Ulaş Yasa, üniversite öğrencileri için uzaktan eğitimin de yetersiz olduğunu vurgulayarak, “Bu insanlara yüz yüze öğretimden başka bir şekilde eğitim vermek mümkün değil ama yüz yüze eğitim vermek için de bazı şartları sağlamanız gerekiyor. Asgari düzeyde de olsa hijyen şartlarını sağlamalısınız. Bizce uygulamalı dersler bu şartların sağlandığı tarihe kadar ertelenmeli, diğer dersler de uzaktan eğitim olarak verilmeli. Uzaktan eğitim, sadece altyapı meselesi değil, uzaktan eğitim dediğiniz şey başlı başına bir konu. Tabiri caizse sosyal medyaya video koyar gibi uzaktan eğitim olmaz ya da kameraya konuşarak uzaktan eğitim sürecini yürütemezsiniz. Uzaktan eğitimin şartlarını ve donanımlarını sağlamanız gerekir" dedi.

KARAR REKTÖRLÜKLERE BIRAKILSA İZMİR’DEKİ ÜNİVERSİTELER AÇILIR MI?

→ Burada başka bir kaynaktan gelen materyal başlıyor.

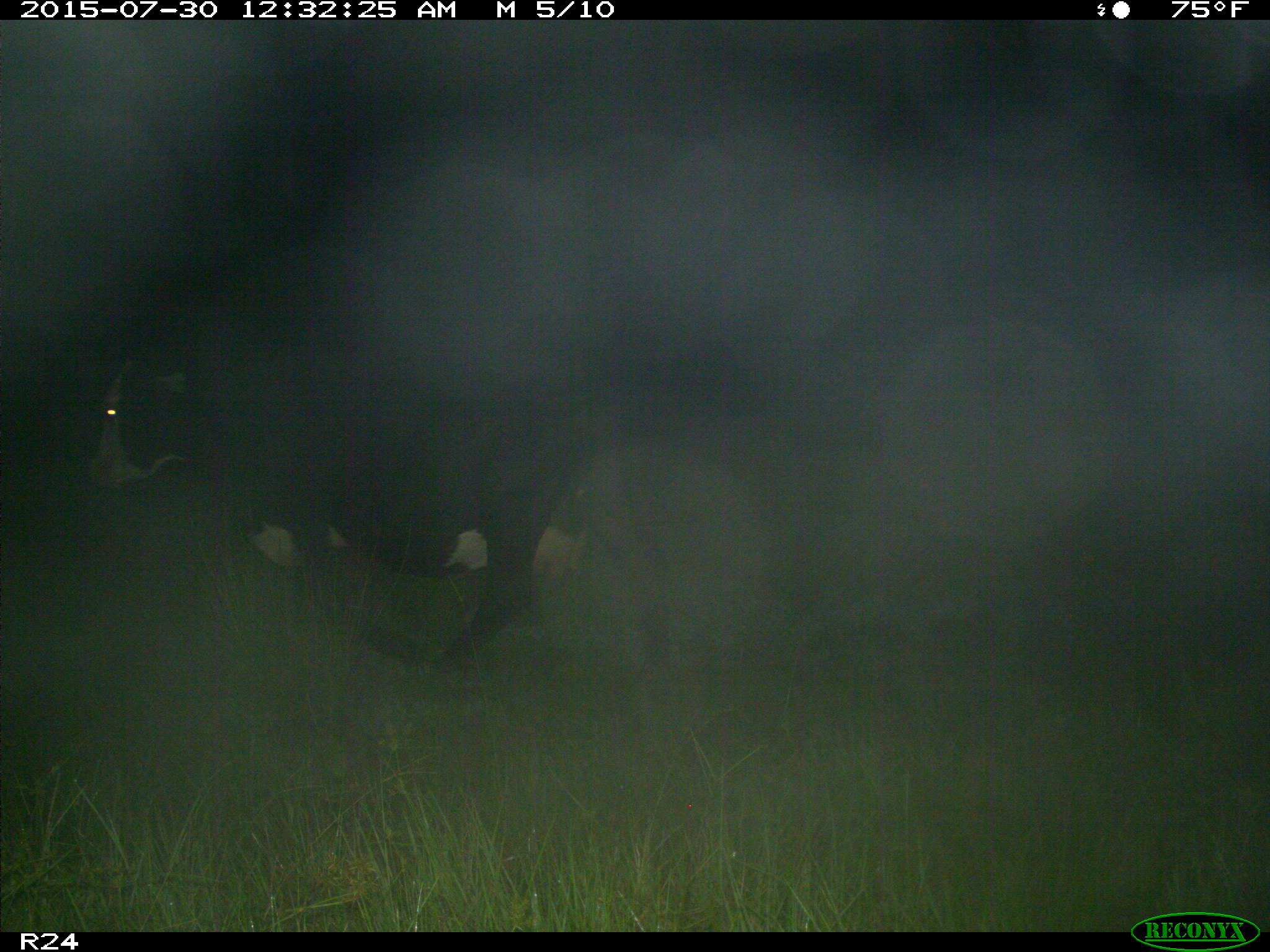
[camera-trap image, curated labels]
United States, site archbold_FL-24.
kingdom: Animalia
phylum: Chordata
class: Mammalia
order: Artiodactyla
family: Bovidae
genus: Bos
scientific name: Bos taurus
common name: domestic cow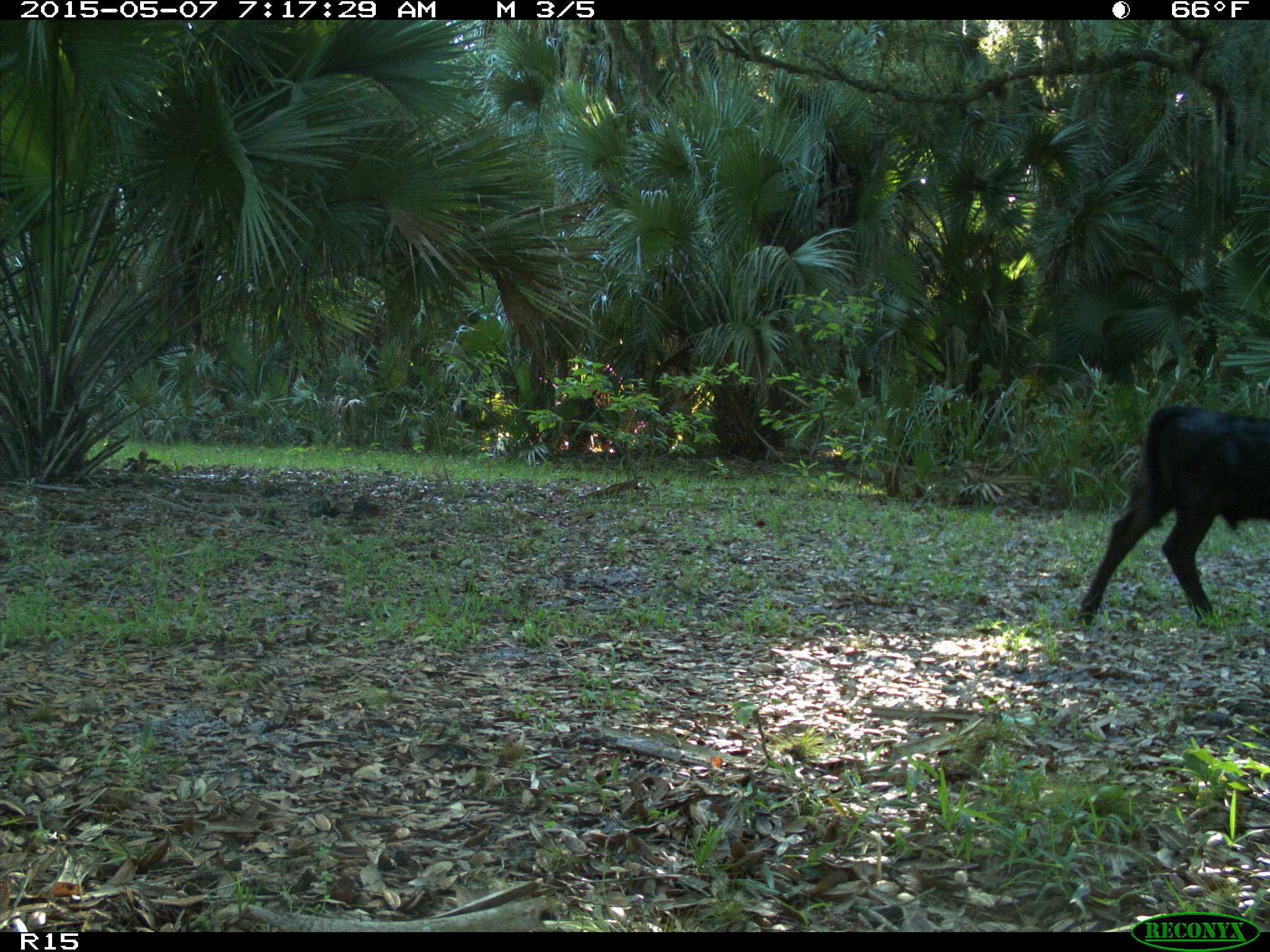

“Bu karar rektörlüklere bırakılsa, İzmir’deki üniversiteler açılır mı’ sorusunu yanıtlayan Ulaş Yasa, şu ifadeleri kullandı:

 “Mevcut durumda Dokuz Eylül Üniversitesi, personelini dönüşümlü çalışmadan çıkarıp sürekli çalışmaya çağırdı ve bunun sebebini işlerin yetişmemesi olarak gösterdi. Sadece bu bile yaşadığımız şeyi gösterme açısından önemli. Atanan rektörler artık üniversitelerden çok siyasi iktidarın kararlarına bakıyorlar. Hani iktidarın kararı neyse, ona yakın hatta onu geçen kararlar alıyorlar. Ege Üniversitesi rektörünün birçok yerde söylediği sözdür, 'Benim aidiyetim üniversiteye değil, beni atayan iradeyedir.’ Bu bakış açısında olan rektörlerin, siyasi iktidarın kendi siyasal hedefleri doğrultusunda aldığı kararlara muhalefet etmesi çok da gerçekçi değil.”